• **What you need to do**
Write out every line of the data below with no changes at all.

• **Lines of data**
· · · · · · ·

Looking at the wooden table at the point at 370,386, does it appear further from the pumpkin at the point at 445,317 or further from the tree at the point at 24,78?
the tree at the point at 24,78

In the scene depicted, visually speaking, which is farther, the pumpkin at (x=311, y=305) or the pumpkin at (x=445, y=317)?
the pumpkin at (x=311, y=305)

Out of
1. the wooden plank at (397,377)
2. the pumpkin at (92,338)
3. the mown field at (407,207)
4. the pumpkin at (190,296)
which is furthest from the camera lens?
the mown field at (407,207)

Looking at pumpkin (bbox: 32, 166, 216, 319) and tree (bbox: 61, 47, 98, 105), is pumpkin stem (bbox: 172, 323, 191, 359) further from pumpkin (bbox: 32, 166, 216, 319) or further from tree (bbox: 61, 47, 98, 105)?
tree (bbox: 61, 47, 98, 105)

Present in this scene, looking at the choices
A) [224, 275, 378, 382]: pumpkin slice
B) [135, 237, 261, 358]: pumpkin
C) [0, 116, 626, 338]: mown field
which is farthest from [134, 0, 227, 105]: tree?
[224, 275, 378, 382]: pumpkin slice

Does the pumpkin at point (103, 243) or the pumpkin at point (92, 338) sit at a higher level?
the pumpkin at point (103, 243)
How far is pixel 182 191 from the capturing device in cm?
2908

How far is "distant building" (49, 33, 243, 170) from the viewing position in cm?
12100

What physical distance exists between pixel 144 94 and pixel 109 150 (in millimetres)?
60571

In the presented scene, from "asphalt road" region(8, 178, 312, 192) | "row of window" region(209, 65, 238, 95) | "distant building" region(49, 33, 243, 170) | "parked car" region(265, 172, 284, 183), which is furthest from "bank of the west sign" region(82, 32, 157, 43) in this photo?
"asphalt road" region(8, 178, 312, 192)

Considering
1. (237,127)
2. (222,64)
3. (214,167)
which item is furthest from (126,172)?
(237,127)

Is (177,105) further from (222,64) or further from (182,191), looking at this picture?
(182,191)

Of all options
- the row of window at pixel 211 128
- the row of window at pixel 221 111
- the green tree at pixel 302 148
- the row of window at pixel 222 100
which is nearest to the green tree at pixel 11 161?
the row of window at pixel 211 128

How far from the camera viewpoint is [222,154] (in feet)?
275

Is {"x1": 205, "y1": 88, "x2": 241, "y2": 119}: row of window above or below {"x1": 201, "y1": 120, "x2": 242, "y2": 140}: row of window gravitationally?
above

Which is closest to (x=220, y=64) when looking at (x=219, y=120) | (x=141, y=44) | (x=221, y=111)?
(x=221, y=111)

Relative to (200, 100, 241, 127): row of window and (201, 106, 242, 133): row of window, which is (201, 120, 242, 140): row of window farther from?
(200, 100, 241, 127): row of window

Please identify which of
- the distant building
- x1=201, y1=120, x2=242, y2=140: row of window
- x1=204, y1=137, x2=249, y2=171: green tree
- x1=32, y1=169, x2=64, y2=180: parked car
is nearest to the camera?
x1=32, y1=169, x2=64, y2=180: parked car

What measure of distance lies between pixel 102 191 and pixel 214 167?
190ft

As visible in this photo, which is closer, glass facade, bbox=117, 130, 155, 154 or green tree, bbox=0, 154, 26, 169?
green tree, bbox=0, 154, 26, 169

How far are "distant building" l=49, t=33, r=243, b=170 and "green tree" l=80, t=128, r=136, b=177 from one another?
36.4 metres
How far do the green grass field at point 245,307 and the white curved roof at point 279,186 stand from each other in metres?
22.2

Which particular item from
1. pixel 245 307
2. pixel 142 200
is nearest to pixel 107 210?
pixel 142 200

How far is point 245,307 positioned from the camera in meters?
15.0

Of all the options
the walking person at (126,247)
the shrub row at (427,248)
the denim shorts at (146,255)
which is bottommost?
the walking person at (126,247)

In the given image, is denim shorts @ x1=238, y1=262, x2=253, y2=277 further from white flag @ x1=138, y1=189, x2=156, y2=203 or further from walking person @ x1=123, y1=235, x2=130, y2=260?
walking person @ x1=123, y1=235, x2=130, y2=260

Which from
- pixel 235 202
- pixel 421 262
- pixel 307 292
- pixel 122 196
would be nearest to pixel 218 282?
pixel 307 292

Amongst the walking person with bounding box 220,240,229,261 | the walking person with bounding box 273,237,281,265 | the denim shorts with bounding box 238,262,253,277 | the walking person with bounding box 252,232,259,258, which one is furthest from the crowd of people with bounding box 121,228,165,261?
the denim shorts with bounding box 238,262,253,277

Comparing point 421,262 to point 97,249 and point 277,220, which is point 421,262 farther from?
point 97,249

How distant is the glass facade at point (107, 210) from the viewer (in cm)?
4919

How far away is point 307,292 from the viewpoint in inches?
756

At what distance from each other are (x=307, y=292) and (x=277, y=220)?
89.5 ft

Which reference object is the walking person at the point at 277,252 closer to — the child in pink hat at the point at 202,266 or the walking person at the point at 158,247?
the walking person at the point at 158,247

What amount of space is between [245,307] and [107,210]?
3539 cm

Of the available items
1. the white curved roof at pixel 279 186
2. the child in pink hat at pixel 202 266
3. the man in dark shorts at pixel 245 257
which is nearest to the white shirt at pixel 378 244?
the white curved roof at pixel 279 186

· · · · · · ·

• **Solution for this problem**
Looking at the wooden table at the point at 370,386, does it appear further from the pumpkin at the point at 445,317 or further from the tree at the point at 24,78?
the tree at the point at 24,78

In the scene depicted, visually speaking, which is farther, the pumpkin at (x=311, y=305) or the pumpkin at (x=445, y=317)?
the pumpkin at (x=311, y=305)

Out of
1. the wooden plank at (397,377)
2. the pumpkin at (92,338)
3. the mown field at (407,207)
4. the pumpkin at (190,296)
which is furthest from the camera lens?
the mown field at (407,207)

Looking at pumpkin (bbox: 32, 166, 216, 319) and tree (bbox: 61, 47, 98, 105), is pumpkin stem (bbox: 172, 323, 191, 359) further from pumpkin (bbox: 32, 166, 216, 319) or further from tree (bbox: 61, 47, 98, 105)?
tree (bbox: 61, 47, 98, 105)

Present in this scene, looking at the choices
A) [224, 275, 378, 382]: pumpkin slice
B) [135, 237, 261, 358]: pumpkin
C) [0, 116, 626, 338]: mown field
which is farthest from [134, 0, 227, 105]: tree?
[224, 275, 378, 382]: pumpkin slice

Does the pumpkin at point (103, 243) or the pumpkin at point (92, 338) sit at a higher level?
the pumpkin at point (103, 243)
How far is pixel 182 191 from the capturing device in cm?
2908

How far is "distant building" (49, 33, 243, 170) from the viewing position in cm?
12100

What physical distance exists between pixel 144 94 and pixel 109 150 (in millimetres)?
60571

In the presented scene, from "asphalt road" region(8, 178, 312, 192) | "row of window" region(209, 65, 238, 95) | "distant building" region(49, 33, 243, 170) | "parked car" region(265, 172, 284, 183), which is furthest from "bank of the west sign" region(82, 32, 157, 43) in this photo?
"asphalt road" region(8, 178, 312, 192)

Considering
1. (237,127)
2. (222,64)
3. (214,167)
which item is furthest from (126,172)?
(237,127)

Is (177,105) further from (222,64) or further from (182,191), looking at this picture?
(182,191)

Of all options
- the row of window at pixel 211 128
- the row of window at pixel 221 111
- the green tree at pixel 302 148
- the row of window at pixel 222 100
which is nearest to the green tree at pixel 11 161?
the row of window at pixel 211 128

How far from the camera viewpoint is [222,154] (in feet)?
275

Is {"x1": 205, "y1": 88, "x2": 241, "y2": 119}: row of window above or below {"x1": 201, "y1": 120, "x2": 242, "y2": 140}: row of window gravitationally?
above

Which is closest to (x=220, y=64) when looking at (x=219, y=120) | (x=141, y=44) | (x=221, y=111)?
(x=221, y=111)

Relative to (200, 100, 241, 127): row of window and (201, 106, 242, 133): row of window, which is (201, 120, 242, 140): row of window farther from?
(200, 100, 241, 127): row of window

Please identify which of
- the distant building
- x1=201, y1=120, x2=242, y2=140: row of window
- x1=204, y1=137, x2=249, y2=171: green tree
- x1=32, y1=169, x2=64, y2=180: parked car
is nearest to the camera?
x1=32, y1=169, x2=64, y2=180: parked car

What measure of distance lies between pixel 102 191 and pixel 214 167?
190ft

As visible in this photo, which is closer, glass facade, bbox=117, 130, 155, 154 or green tree, bbox=0, 154, 26, 169?
green tree, bbox=0, 154, 26, 169

How far are "distant building" l=49, t=33, r=243, b=170 and "green tree" l=80, t=128, r=136, b=177 from one another?
36.4 metres
How far do the green grass field at point 245,307 and the white curved roof at point 279,186 stand from each other in metres?
22.2

Which particular item from
1. pixel 245 307
2. pixel 142 200
is nearest to pixel 107 210?
pixel 142 200

How far is point 245,307 positioned from the camera in meters?
15.0

Of all the options
the walking person at (126,247)
the shrub row at (427,248)
the denim shorts at (146,255)
which is bottommost?
the walking person at (126,247)

In the given image, is denim shorts @ x1=238, y1=262, x2=253, y2=277 further from white flag @ x1=138, y1=189, x2=156, y2=203 or further from walking person @ x1=123, y1=235, x2=130, y2=260?
walking person @ x1=123, y1=235, x2=130, y2=260

Which from
- pixel 235 202
- pixel 421 262
- pixel 307 292
- pixel 122 196
would be nearest to pixel 218 282?
pixel 307 292

Amongst the walking person with bounding box 220,240,229,261 | the walking person with bounding box 273,237,281,265 | the denim shorts with bounding box 238,262,253,277 | the walking person with bounding box 252,232,259,258, which one is furthest from the crowd of people with bounding box 121,228,165,261?
the denim shorts with bounding box 238,262,253,277

Comparing point 421,262 to point 97,249 and point 277,220, which is point 421,262 farther from?
point 97,249

How distant is the glass facade at point (107, 210) from the viewer (in cm)?
4919

How far away is point 307,292 from the viewpoint in inches?
756

At what distance from each other are (x=307, y=292) and (x=277, y=220)?
89.5 ft

Which reference object is the walking person at the point at 277,252 closer to — the child in pink hat at the point at 202,266 or the walking person at the point at 158,247?
the walking person at the point at 158,247

What amount of space is between [245,307] and [107,210]?
3539 cm

Of the available items
1. the white curved roof at pixel 279 186
2. the child in pink hat at pixel 202 266
3. the man in dark shorts at pixel 245 257
which is nearest to the white shirt at pixel 378 244?
the white curved roof at pixel 279 186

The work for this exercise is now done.